**WHAT THIS TASK INVOLVES**
Continue the passage below on fatigue trials in thyroidectomy patients, starting after its last sentence.

**STUDY TEXT**
++++++++++
This is a cross-over design randomized controlled trial, so each patient participated in each respective arm of the study and served as his or her own control.

†No reference for any prior validation data cited by the original authors for this scale.

‡Two studies reported respective different fatigue outcomes for the same trial population, so abstracted together.

T3, triiodothyronine.

Information on surgical histology, disease stage at diagnosis, and TC treatments were variably reported among trials (Table 1). A history of total thyroidectomy was reported in all participants in two trials (20,21), whereas surgical extent was not described in another trial (22,23). One trial specifically reported that all patients had undergone radioactive iodine remnant ablation (21), whereas this was not clearly reported but might be inferred in another trial, given that an inclusion criterion was a negative radioactive iodine scan (22,23); the radioactive iodine treatment history was not described in a third trial (20). Pretrial TSH measurements were below the reference range in all included studies (20 –23). Individuals with significant comorbidities were not allowed to participate in any of the included trials (20 –23). The percentage of randomized TC participants for which end-of-trial fatigue data were reported and analyzed ranged from 82.8% (24/29) (21) to 100% (36/36) (22).
++++++++++
**GIVEN RECORDS**
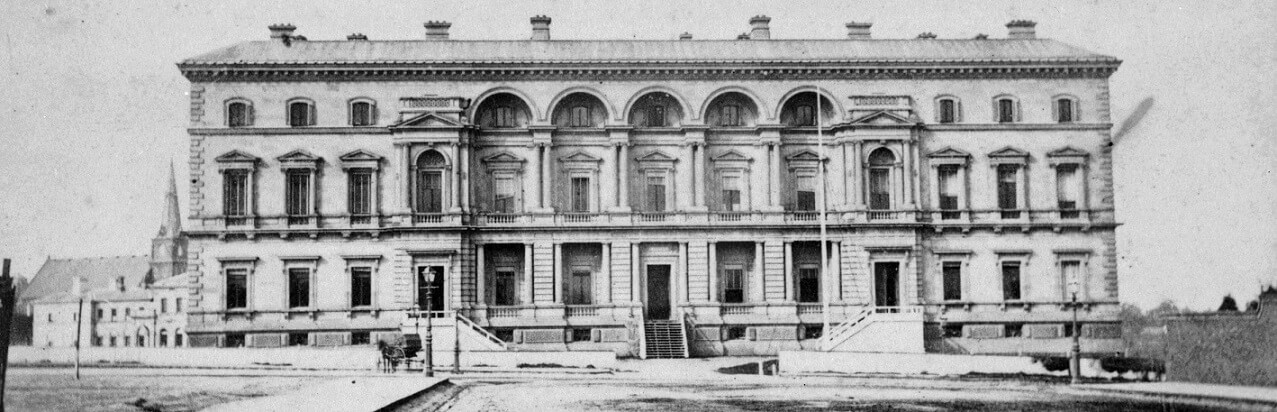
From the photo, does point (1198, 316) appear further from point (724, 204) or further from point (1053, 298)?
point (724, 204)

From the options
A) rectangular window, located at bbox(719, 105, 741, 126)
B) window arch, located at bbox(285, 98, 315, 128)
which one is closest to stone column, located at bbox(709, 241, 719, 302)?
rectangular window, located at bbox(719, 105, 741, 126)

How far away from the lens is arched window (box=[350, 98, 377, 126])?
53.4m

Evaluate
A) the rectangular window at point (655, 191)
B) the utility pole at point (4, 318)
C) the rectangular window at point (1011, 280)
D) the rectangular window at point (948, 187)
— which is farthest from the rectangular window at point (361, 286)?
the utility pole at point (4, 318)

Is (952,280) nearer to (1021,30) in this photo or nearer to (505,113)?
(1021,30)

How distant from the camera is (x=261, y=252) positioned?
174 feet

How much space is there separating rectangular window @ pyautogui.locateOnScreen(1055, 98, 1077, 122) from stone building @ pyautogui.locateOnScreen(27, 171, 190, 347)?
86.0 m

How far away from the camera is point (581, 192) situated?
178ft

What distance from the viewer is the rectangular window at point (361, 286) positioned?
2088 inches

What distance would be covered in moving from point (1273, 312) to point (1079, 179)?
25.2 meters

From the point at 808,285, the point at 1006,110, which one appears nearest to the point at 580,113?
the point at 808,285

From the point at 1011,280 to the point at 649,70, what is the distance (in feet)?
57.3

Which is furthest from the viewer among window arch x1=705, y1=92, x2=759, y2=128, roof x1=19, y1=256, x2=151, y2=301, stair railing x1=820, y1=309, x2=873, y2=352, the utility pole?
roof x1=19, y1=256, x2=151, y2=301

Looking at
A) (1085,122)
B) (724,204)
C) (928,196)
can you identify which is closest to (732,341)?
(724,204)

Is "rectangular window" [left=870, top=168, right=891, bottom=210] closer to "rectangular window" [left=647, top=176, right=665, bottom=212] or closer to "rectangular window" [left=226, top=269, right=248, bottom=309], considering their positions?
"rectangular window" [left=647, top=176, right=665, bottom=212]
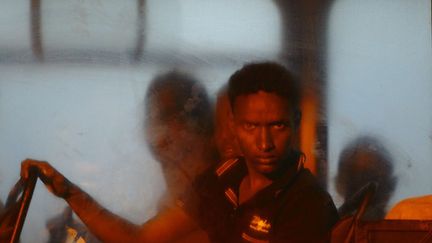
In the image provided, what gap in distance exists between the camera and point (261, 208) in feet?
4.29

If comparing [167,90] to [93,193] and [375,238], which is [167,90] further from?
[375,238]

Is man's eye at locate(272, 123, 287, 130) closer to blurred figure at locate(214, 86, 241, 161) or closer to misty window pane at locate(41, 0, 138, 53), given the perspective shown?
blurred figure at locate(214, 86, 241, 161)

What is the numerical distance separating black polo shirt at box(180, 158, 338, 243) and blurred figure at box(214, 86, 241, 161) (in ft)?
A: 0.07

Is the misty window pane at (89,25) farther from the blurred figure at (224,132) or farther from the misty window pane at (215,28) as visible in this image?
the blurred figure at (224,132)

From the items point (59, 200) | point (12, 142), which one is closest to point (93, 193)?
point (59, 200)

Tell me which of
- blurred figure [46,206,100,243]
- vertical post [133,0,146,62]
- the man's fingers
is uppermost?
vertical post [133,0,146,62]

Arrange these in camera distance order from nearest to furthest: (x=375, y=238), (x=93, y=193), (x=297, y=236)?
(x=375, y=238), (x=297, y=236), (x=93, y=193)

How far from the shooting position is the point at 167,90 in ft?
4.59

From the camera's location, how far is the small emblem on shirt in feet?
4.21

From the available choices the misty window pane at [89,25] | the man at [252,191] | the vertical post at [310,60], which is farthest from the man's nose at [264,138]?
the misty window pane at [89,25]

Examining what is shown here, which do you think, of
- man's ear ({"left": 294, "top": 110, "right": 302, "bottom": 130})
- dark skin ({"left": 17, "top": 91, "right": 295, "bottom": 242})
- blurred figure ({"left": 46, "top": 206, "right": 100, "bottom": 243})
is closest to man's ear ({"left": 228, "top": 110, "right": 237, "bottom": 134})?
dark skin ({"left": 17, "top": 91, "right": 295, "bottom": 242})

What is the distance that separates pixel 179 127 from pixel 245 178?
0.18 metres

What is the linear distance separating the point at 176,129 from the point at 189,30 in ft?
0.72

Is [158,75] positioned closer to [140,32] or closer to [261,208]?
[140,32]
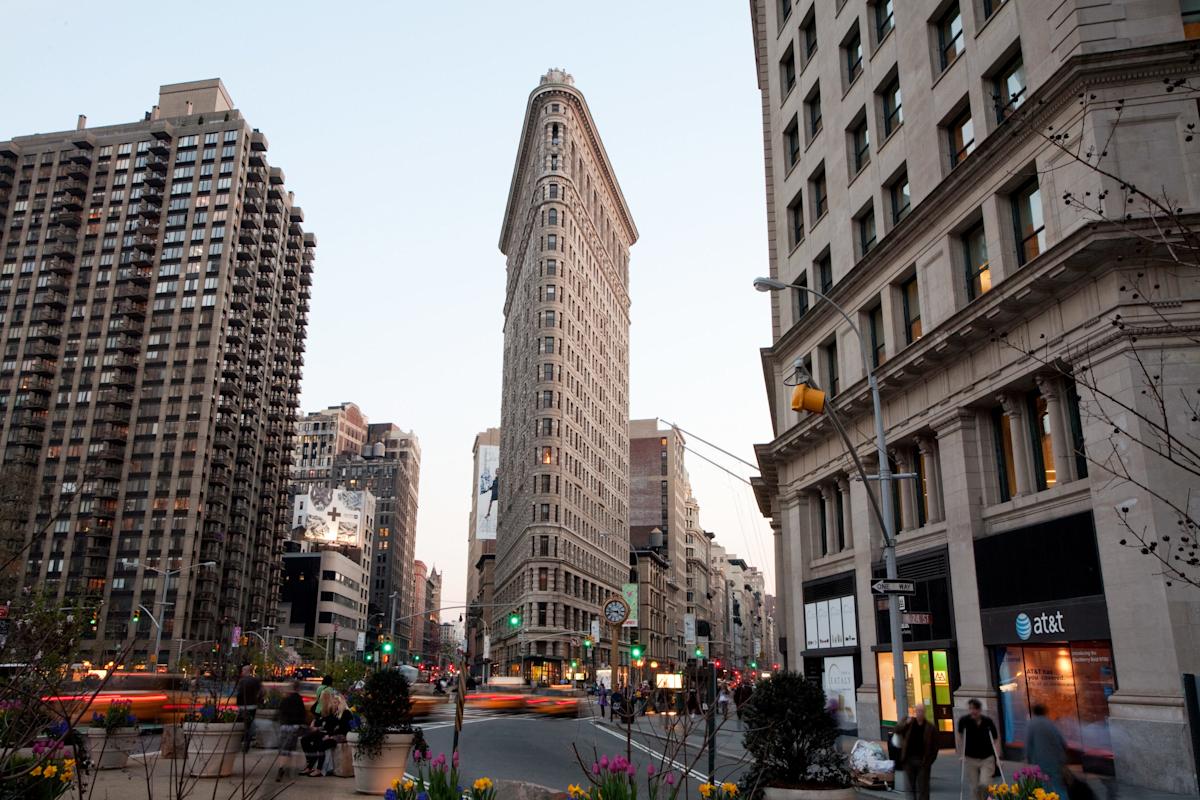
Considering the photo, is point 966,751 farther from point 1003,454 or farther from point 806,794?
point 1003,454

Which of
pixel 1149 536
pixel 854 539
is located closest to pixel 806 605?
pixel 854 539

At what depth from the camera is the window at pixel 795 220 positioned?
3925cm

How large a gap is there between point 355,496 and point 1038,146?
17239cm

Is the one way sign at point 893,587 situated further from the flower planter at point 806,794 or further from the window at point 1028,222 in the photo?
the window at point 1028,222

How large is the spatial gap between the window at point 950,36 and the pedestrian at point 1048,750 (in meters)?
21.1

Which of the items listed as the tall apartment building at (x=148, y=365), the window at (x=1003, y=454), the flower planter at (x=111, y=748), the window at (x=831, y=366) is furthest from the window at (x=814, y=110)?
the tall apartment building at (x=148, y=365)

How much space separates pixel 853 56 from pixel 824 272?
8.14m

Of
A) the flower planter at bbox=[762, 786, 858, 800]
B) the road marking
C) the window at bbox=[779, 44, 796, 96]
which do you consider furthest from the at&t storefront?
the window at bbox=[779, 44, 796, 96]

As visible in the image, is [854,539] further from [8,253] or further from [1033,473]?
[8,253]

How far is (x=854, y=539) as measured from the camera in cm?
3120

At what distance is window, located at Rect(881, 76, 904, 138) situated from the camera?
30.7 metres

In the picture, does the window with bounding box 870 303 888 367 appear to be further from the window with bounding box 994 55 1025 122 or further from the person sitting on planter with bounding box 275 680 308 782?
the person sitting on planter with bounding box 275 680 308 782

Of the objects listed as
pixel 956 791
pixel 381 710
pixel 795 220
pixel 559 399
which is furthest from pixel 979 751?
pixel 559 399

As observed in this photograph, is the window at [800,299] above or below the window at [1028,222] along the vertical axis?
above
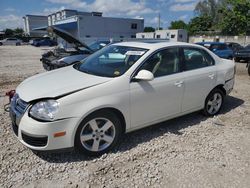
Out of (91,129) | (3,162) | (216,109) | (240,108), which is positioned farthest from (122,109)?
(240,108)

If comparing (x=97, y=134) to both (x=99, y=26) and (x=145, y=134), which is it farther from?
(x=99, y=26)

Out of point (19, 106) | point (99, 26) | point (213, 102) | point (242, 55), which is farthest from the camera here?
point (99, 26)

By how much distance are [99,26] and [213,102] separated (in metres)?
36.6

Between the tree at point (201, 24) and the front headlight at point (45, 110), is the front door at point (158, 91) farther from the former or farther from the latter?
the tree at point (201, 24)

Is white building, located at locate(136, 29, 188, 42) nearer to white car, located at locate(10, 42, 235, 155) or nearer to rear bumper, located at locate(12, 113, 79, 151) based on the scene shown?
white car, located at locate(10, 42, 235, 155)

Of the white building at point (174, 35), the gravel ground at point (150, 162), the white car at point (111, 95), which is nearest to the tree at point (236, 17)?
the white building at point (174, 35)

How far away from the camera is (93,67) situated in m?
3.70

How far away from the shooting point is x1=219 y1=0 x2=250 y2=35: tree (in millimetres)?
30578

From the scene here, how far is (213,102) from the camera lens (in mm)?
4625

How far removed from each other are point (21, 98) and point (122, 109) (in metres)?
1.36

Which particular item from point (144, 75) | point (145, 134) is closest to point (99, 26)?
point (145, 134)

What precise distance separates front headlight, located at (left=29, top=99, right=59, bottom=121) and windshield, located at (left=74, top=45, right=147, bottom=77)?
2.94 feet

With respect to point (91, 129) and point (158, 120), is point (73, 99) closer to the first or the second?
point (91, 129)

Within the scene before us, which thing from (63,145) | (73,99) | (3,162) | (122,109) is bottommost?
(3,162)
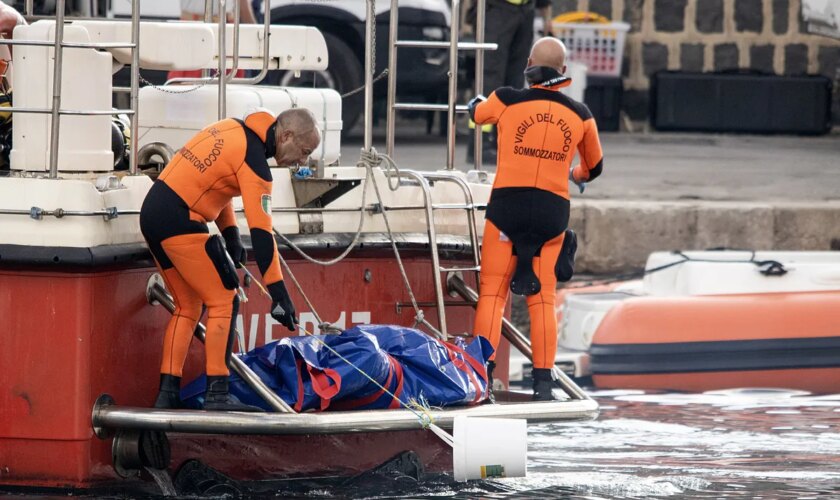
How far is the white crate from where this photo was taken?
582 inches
++++++++++
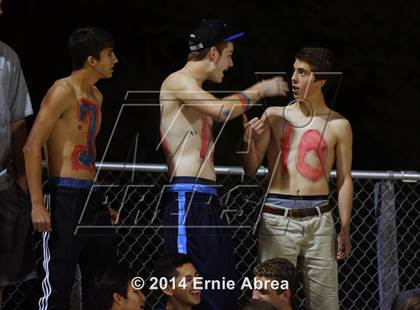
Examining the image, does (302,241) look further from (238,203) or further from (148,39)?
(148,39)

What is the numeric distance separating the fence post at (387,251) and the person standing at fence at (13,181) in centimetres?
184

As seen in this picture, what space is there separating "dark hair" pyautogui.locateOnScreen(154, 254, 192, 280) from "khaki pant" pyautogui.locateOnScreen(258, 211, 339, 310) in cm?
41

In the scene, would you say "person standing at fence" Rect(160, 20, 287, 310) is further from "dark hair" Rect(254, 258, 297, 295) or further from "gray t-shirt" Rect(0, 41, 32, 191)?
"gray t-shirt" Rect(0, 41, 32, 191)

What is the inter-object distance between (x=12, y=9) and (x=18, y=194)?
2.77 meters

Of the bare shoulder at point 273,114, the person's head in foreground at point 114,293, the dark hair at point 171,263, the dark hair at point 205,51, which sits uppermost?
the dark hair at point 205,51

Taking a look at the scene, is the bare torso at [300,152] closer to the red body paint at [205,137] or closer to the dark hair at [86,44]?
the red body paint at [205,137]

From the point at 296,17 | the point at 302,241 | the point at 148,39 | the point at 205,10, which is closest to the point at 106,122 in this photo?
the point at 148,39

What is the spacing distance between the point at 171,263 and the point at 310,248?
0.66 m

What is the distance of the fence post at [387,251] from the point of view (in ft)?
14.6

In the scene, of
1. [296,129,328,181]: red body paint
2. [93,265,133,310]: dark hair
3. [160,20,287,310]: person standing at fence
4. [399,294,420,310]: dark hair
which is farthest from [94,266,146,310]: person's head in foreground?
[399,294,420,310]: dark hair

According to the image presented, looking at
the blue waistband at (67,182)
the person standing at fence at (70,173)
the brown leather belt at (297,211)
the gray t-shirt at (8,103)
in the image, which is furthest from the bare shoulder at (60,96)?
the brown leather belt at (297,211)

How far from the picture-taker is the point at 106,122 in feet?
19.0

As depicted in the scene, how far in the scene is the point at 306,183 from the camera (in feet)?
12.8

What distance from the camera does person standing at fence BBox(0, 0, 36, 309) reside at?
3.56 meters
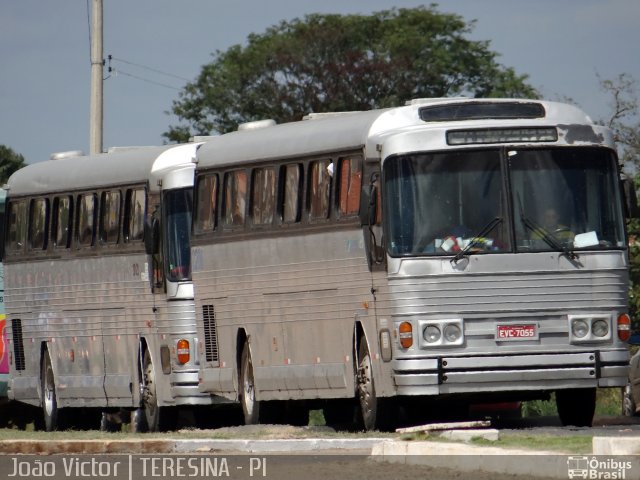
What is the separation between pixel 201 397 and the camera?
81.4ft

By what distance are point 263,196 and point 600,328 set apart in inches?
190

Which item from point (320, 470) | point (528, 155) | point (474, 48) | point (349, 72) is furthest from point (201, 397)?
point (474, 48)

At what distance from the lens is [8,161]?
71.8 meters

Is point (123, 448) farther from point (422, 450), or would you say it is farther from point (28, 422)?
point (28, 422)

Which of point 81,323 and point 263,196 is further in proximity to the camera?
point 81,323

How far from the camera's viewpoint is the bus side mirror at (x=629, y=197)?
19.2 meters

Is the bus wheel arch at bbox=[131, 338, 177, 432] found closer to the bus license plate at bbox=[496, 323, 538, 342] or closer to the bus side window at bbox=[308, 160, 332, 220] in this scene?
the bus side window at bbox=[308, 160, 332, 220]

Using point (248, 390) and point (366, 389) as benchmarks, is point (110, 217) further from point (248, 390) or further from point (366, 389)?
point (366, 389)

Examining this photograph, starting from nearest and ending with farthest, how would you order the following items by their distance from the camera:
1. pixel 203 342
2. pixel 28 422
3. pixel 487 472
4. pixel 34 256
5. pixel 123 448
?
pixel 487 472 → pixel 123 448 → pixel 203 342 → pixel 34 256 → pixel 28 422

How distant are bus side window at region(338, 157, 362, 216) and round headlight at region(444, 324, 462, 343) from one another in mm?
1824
++++++++++
**OUTPUT FOR THIS EXERCISE**
The critical appraisal of included RCTs using the Cochrane Risk of Bias tool is summarized in Table 3. In summary, there were some limitations in reporting of the methods of all the trials, leaving some uncertainty in the assessment of various bias criteria (Table 3). The combination T3/L-T4 therapy trial (20) and the trial of restoration of euthyroidism (21) were blinded, whereas the exercise trial was unblinded, without clearly reported blinding of outcome assessors (i.e., research personnel calculating fatigue measure scores) (22). One trial was cross-over in design (20), such that participants were exposed to both treatment arms of the study. The final analyzed sample size of all of the trials was relatively small, ranging from 15 (20) to 36 (22,23) TC survivors, and none of the trials reported sample size justification in their methods. All trials lacked comprehensive reporting of adverse event details, but the authors of the combination T3/L-T4 therapy trial suggested that “side effects tended to be less after T4 plus T3 than after T4 alone” (20), and the authors of an exercise trial reported that no joint or muscle or other disease complications were noted in the exercise group (23). All of the trials excluded individuals with other significant comorbidities. None of the included trials was reported to be directly funded by industry, although T3 and L-T4 tablets were supplied by industry in one trial (20). Detailed compliance assessments were not reported in any of the trials, although the authors of the combination therapy trial indicated that patients reported taking their pills as directed (20).

Table 3.

Critical Appraisal of Included RCTs Using Cochrane Risk of Bias Tool ^*

Methodologic characteristic appraised ^†	Bunevicius et al. (20)	Eustatia-Rutten et al. (21)	Vigario et al. (22,23)
SELECTION BIAS
Was there adequate random sequence generation?	U	U	U
Was allocation concealment adequate?	Y	U	N
PERFORMANCE BIAS
Was blinding of participants and study personnel adequate?	Y	U	N
Was blinding of outcome assessment adequate?	Y	U	N
ATTRITION BIAS
Were incomplete outcome data adequately addressed?	Y	Y	U
REPORTING BIAS
Are the reports of the study free of suggestion of selective outcome reporting?	U	U	U
OTHER BIAS
Was the study apparently free of other sources of bias?	Y	Y	Y

Reference (19).

†

Quality appraisal category: Y, yes; U, unclear (e.g., reporting unclear); N, no.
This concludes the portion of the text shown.